Mr. Anutin said he fully supports research into the issue, saying it will be a significant boon for Thai medical professionals if they can offer a cannabis-based treatment for Covid-19 patients.

Creating and marketing marijuana excursions for the National Heritage

On the other hand, Thailand’s Tourist industry, Sports, and Community Health Ministries are preparing to launch the first medical cannabis tour in Southeast Asia next year, after finalizing a proposed rule for plantation owners across the country.

The tour’s goal is to educate marijuana for medical purposes and advise those interested in growing the plant about the laws, according to Phiphat Ratchakitprakarn, Thailand’s tourism and sports minister.

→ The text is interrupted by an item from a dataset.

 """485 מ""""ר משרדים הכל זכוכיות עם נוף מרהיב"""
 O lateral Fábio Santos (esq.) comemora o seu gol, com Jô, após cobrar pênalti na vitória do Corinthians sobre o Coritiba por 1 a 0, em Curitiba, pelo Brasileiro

According to the Bangkok Post, the tour could include plantations in Mae Hong Son, Lampang, Samut Songkhram, Sakon Nakhon, Nakhon Ratchasima, Buri Ram, Phatthalung, and Chon Buri.

The goal is to educate locals who want to form a community enterprise and apply to become authorized cannabis growers. “This initiative will lay the groundwork for a basic understanding of marijuana and its economic benefits,” Mr. Phiphat said.

He stated that the Tourism Department is on the task of promoting medical tourism. These include the use of herbs and marijuana for traditional medicine. Hence, a collaboration with the Thai Traditional and Alternative Medicine Department.

Consequently, recreational marijuana use is currently in prohibition Thailand, as the only restriction to medicinal purposes. Mr. Phiphat stated that the government plans to hold a cannabis expo in Buri Ram next October, following the first update in 2019.

Medical marijuana dispensary

According to Mr. Phipat, the exhibition could strengthen Thailand’s position as a marijuana medical center in the region because it will welcome international sellers and buyers involved in this medical science.

The event schedule was supposedly this year, but the dates were in postponement due to the pandemic. According to Mr. Phiphat, the tour program should reassure families and communities that are still concern about the policy. The tour activities are in an initial demonstration of each process. Such as growing, legislation, and how to profit from cannabis cultivation.

Lastly, “We should think of marijuana as a historical relic worth preserving. Thais have been using this plant as medicine since the reign of King Narai [in the 17th century],” he explained. “Modern research later confirmed its medicinal properties.